WHAT NEEDS TO BE DONE:
Extract the data exactly, missing nothing.

STORED RECORDS:

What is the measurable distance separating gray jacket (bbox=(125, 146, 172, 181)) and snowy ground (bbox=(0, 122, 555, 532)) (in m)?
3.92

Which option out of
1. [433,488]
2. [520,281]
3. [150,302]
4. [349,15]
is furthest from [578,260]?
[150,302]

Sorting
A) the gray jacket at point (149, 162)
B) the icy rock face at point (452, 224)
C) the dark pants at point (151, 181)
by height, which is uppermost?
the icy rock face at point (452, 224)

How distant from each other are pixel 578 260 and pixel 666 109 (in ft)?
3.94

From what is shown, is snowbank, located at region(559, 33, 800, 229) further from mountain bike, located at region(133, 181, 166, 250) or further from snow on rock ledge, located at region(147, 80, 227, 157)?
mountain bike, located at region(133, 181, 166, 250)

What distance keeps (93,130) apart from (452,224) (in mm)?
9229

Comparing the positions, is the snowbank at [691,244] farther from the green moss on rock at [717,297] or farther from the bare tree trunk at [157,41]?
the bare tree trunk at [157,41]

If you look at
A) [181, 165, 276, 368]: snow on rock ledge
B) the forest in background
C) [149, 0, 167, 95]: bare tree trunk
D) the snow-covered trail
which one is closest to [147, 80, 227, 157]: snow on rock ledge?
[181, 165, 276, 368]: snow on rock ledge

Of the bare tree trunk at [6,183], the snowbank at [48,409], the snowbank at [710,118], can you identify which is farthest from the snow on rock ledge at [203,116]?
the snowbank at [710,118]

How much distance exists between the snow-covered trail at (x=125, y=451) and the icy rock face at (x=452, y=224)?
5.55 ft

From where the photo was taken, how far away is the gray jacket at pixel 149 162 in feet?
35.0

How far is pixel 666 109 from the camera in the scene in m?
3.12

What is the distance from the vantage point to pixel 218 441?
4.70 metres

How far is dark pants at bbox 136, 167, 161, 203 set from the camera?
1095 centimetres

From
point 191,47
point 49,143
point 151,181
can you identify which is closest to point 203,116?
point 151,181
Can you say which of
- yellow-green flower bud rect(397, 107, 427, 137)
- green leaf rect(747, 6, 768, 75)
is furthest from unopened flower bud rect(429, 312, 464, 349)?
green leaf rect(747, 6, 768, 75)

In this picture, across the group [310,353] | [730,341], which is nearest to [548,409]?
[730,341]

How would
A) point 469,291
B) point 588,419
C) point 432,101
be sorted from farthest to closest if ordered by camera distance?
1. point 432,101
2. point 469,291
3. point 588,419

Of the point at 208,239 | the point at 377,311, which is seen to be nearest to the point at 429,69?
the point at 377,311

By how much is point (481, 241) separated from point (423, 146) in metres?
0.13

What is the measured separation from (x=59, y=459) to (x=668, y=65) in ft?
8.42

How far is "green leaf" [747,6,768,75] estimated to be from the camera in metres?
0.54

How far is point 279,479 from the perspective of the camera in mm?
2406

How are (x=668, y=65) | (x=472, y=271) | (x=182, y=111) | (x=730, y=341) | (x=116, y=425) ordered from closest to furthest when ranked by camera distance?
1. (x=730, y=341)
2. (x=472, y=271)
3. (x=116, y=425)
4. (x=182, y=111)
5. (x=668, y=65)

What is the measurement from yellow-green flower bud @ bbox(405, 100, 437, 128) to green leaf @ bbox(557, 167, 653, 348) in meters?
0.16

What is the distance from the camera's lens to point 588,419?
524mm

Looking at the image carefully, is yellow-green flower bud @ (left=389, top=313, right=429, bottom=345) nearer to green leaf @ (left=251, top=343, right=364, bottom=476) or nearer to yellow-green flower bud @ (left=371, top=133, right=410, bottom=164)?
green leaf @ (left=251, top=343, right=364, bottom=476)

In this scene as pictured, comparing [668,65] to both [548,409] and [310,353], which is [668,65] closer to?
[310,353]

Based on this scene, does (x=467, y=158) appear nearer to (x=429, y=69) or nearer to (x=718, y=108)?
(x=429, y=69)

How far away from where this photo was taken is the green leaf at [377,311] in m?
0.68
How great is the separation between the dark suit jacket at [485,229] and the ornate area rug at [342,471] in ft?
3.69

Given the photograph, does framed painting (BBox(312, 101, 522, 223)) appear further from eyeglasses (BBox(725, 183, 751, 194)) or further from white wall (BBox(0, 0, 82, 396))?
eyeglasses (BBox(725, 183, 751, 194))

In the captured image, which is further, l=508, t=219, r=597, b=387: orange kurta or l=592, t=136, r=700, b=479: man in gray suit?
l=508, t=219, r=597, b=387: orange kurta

RESULT:
What is the measurable distance separating gray jacket (bbox=(125, 146, 172, 181)) and snowy ground (bbox=(0, 122, 555, 532)) (in m)?
3.92

Which option out of
1. [433,488]
2. [520,281]
3. [150,302]
4. [349,15]
is furthest from [578,260]?
[150,302]

Sorting
A) the gray jacket at point (149, 162)
B) the icy rock face at point (452, 224)
C) the dark pants at point (151, 181)
by height, which is uppermost?
the icy rock face at point (452, 224)

How distant from each other are pixel 578 260 and pixel 666 109 (in ft)?
3.94

From what is shown, is snowbank, located at region(559, 33, 800, 229) further from mountain bike, located at region(133, 181, 166, 250) or further from snow on rock ledge, located at region(147, 80, 227, 157)?
mountain bike, located at region(133, 181, 166, 250)

What distance keeps (93,130) apart from (452,224) (in mm)?
9229

Comparing the positions, is the snowbank at [691,244] farther from the green moss on rock at [717,297] or farther from the bare tree trunk at [157,41]?
the bare tree trunk at [157,41]

If you look at
A) [181, 165, 276, 368]: snow on rock ledge
B) the forest in background
C) [149, 0, 167, 95]: bare tree trunk
D) the snow-covered trail
which one is closest to [147, 80, 227, 157]: snow on rock ledge?
[181, 165, 276, 368]: snow on rock ledge

Of the bare tree trunk at [6,183], the snowbank at [48,409], the snowbank at [710,118], can you identify which is farthest from the snow on rock ledge at [203,116]?
the snowbank at [710,118]

How much distance exists between the snow-covered trail at (x=125, y=451) and the icy rock face at (x=452, y=224)?
5.55 ft

From where the photo was taken, how far away is the gray jacket at pixel 149 162 in feet?
35.0

How far is pixel 666 109 from the camera in the scene in m?
3.12

What is the distance from the vantage point to pixel 218 441?
4.70 metres

How far is dark pants at bbox 136, 167, 161, 203 set from the camera?
1095 centimetres

From
point 191,47
point 49,143
point 151,181
can you identify which is closest to point 203,116?
point 151,181
Can you say which of
- yellow-green flower bud rect(397, 107, 427, 137)
- green leaf rect(747, 6, 768, 75)
is furthest from unopened flower bud rect(429, 312, 464, 349)?
green leaf rect(747, 6, 768, 75)

In this picture, across the group [310,353] | [730,341], which is nearest to [548,409]?
[730,341]

How would
A) point 469,291
B) point 588,419
C) point 432,101
be sorted from farthest to closest if ordered by camera distance?
1. point 432,101
2. point 469,291
3. point 588,419

Of the point at 208,239 | the point at 377,311, which is seen to be nearest to the point at 429,69?
the point at 377,311

By how much is point (481, 241) separated from point (423, 146) in metres?
0.13

What is the measured separation from (x=59, y=459) to (x=668, y=65) in ft?
8.42

How far is "green leaf" [747,6,768,75] estimated to be from the camera in metres?
0.54

How far is point 279,479 from the perspective of the camera in mm?
2406

How are (x=668, y=65) | (x=472, y=271) | (x=182, y=111) | (x=730, y=341) | (x=116, y=425) ordered from closest to furthest when ranked by camera distance?
1. (x=730, y=341)
2. (x=472, y=271)
3. (x=116, y=425)
4. (x=182, y=111)
5. (x=668, y=65)

What is the measurement from yellow-green flower bud @ bbox(405, 100, 437, 128) to green leaf @ bbox(557, 167, 653, 348) in meters?
0.16

What is the distance from the camera's lens to point 588,419?
524mm

Looking at the image carefully, is yellow-green flower bud @ (left=389, top=313, right=429, bottom=345) nearer to green leaf @ (left=251, top=343, right=364, bottom=476) or nearer to yellow-green flower bud @ (left=371, top=133, right=410, bottom=164)?
green leaf @ (left=251, top=343, right=364, bottom=476)

In this scene as pictured, comparing [668,65] to both [548,409] and [310,353], which is [668,65] closer to?
[310,353]

Based on this scene, does (x=467, y=158) appear nearer to (x=429, y=69) or nearer to (x=718, y=108)?
(x=429, y=69)

How far away from where this photo was taken is the green leaf at [377,311] in m?
0.68
How great is the separation between the dark suit jacket at [485,229] and the ornate area rug at [342,471] in ft?
3.69

Given the photograph, does framed painting (BBox(312, 101, 522, 223)) appear further from eyeglasses (BBox(725, 183, 751, 194)) or further from white wall (BBox(0, 0, 82, 396))?
eyeglasses (BBox(725, 183, 751, 194))

In the captured image, which is further, l=508, t=219, r=597, b=387: orange kurta or l=592, t=136, r=700, b=479: man in gray suit?
l=508, t=219, r=597, b=387: orange kurta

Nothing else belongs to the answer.